Yes you can. First of all, only the residuals (errors) are assumed to be normally distributed in regression analysis. Second, you can also use robust estimation techniques (e.g., robust maximum likelihood and/or bootstrapping) when using path analysis to estimate the regression coefficients and robust standard errors for your mediation model.
Expanding on the response from Professor Christian Geiser , estimates of the standard errors in your analyses *may* be biased when your data are non-normal.
For example, say you have a regression coefficient of 2.00 with a standard error of 1.00. That means the 95% confidence interval is taken to be in the +range 2.00-1.96*SE to 2.0+1.96*SE, or +0.04 to +3.96. So, we would decide that the coefficient is "statistically significant" (just). Now, if the data are skewed then there is a chance that the error terms around the coefficients also will be skewed. So, the "correct" 95% confidence interval might be something like in the range of -0.01 to +3.90, and you would have to declare that the coefficient is "not statistically significant at the 95% confidence level" (just).
This is why it is helpful to calculate robust standard errors with bootstrapping, or a similar repeated-sampling approach, as professor Geiser suggests.
Note also that:
(1) non-normal data does not necessarily mean that standard errors will also be non-normal, and
(2) bias in the standard errors is only a problem at the boundary between "significant" and "not significant". If an estimate is definitely significant or definitely not significant then robust estimation will not change this.

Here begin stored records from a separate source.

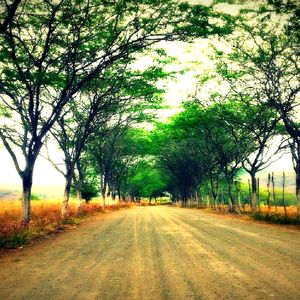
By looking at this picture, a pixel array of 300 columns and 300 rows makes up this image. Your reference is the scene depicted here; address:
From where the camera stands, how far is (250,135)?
32719 millimetres

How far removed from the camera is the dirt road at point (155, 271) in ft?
18.4

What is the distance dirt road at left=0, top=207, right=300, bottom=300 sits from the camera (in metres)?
5.61

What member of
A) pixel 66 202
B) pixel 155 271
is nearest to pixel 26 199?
pixel 66 202

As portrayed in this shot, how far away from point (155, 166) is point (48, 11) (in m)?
53.5

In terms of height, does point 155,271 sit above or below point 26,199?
below

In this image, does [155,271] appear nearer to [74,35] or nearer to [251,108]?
[74,35]

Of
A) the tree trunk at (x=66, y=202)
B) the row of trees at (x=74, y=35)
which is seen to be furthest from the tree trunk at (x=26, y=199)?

Hume F. Winzar additionally, we already expect that the distribution of the indirect effect (the product term) is not normally distributed and hence MacKinnon, Lockwood & Williams (2004) proposed to use bootstrappig for inference, which resulted in more accurate CIs in their simulations.
MacKinnon, D. P., Lockwood, C. M., & Williams, J. (2004). Confidence limits for the indirect effect: Distribution of the product and resampling methods. Multivariate behavioral research, 39(1), 99-128.